* [What the task asks]: Copy each line exactly, starting with the one that contains "request_url: https://www.google.com/recaptcha/api2/aframe" and stopping after the last line of the material below, with nothing else.
* * * * *
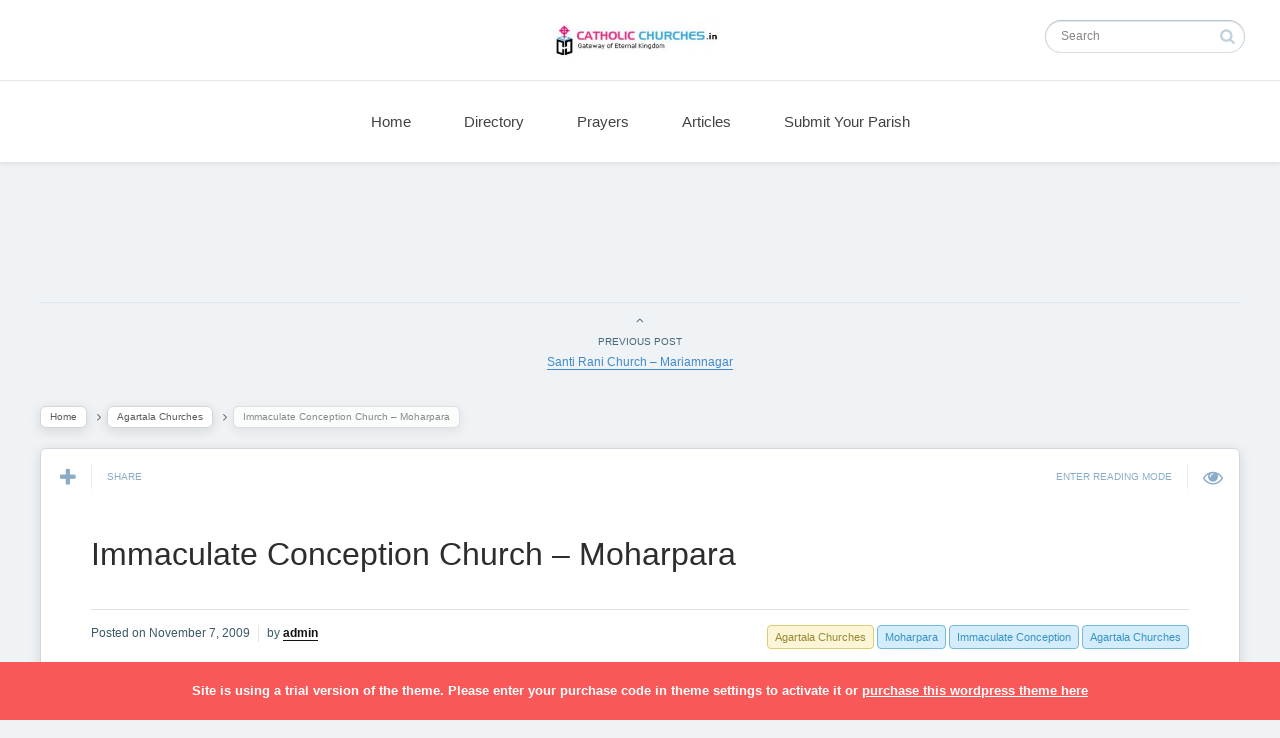

--- FILE ---
content_type: text/html; charset=utf-8
request_url: https://www.google.com/recaptcha/api2/aframe
body_size: 266
content:
<!DOCTYPE HTML><html><head><meta http-equiv="content-type" content="text/html; charset=UTF-8"></head><body><script nonce="g1LLZ11piD6INN9GNK06MQ">/** Anti-fraud and anti-abuse applications only. See google.com/recaptcha */ try{var clients={'sodar':'https://pagead2.googlesyndication.com/pagead/sodar?'};window.addEventListener("message",function(a){try{if(a.source===window.parent){var b=JSON.parse(a.data);var c=clients[b['id']];if(c){var d=document.createElement('img');d.src=c+b['params']+'&rc='+(localStorage.getItem("rc::a")?sessionStorage.getItem("rc::b"):"");window.document.body.appendChild(d);sessionStorage.setItem("rc::e",parseInt(sessionStorage.getItem("rc::e")||0)+1);localStorage.setItem("rc::h",'1768868844858');}}}catch(b){}});window.parent.postMessage("_grecaptcha_ready", "*");}catch(b){}</script></body></html>

--- FILE ---
content_type: text/plain
request_url: https://www.google-analytics.com/j/collect?v=1&_v=j102&a=622363428&t=pageview&_s=1&dl=https%3A%2F%2Fcatholicchurches.in%2Fdirectory%2Fagartala-churches%2Fimmaculate-conception-church-moharpara.htm&ul=en-us%40posix&dt=Immaculate%20Conception%20Church%20%E2%80%93%20Moharpara%20-Agartala%20Churches-%20catholic%20churches.in&sr=1280x720&vp=1280x720&_u=IEBAAEABAAAAACAAI~&jid=1722295622&gjid=283313063&cid=1605748373.1768868843&tid=UA-4310771-1&_gid=1760117258.1768868843&_r=1&_slc=1&z=851882613
body_size: -452
content:
2,cG-K0RXL07ZVX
* * * * *
* [Completed task]:
request_url: https://www.google.com/recaptcha/api2/aframe
body_size: 266
content:
<!DOCTYPE HTML><html><head><meta http-equiv="content-type" content="text/html; charset=UTF-8"></head><body><script nonce="g1LLZ11piD6INN9GNK06MQ">/** Anti-fraud and anti-abuse applications only. See google.com/recaptcha */ try{var clients={'sodar':'https://pagead2.googlesyndication.com/pagead/sodar?'};window.addEventListener("message",function(a){try{if(a.source===window.parent){var b=JSON.parse(a.data);var c=clients[b['id']];if(c){var d=document.createElement('img');d.src=c+b['params']+'&rc='+(localStorage.getItem("rc::a")?sessionStorage.getItem("rc::b"):"");window.document.body.appendChild(d);sessionStorage.setItem("rc::e",parseInt(sessionStorage.getItem("rc::e")||0)+1);localStorage.setItem("rc::h",'1768868844858');}}}catch(b){}});window.parent.postMessage("_grecaptcha_ready", "*");}catch(b){}</script></body></html>

--- FILE ---
content_type: text/plain
request_url: https://www.google-analytics.com/j/collect?v=1&_v=j102&a=622363428&t=pageview&_s=1&dl=https%3A%2F%2Fcatholicchurches.in%2Fdirectory%2Fagartala-churches%2Fimmaculate-conception-church-moharpara.htm&ul=en-us%40posix&dt=Immaculate%20Conception%20Church%20%E2%80%93%20Moharpara%20-Agartala%20Churches-%20catholic%20churches.in&sr=1280x720&vp=1280x720&_u=IEBAAEABAAAAACAAI~&jid=1722295622&gjid=283313063&cid=1605748373.1768868843&tid=UA-4310771-1&_gid=1760117258.1768868843&_r=1&_slc=1&z=851882613
body_size: -452
content:
2,cG-K0RXL07ZVX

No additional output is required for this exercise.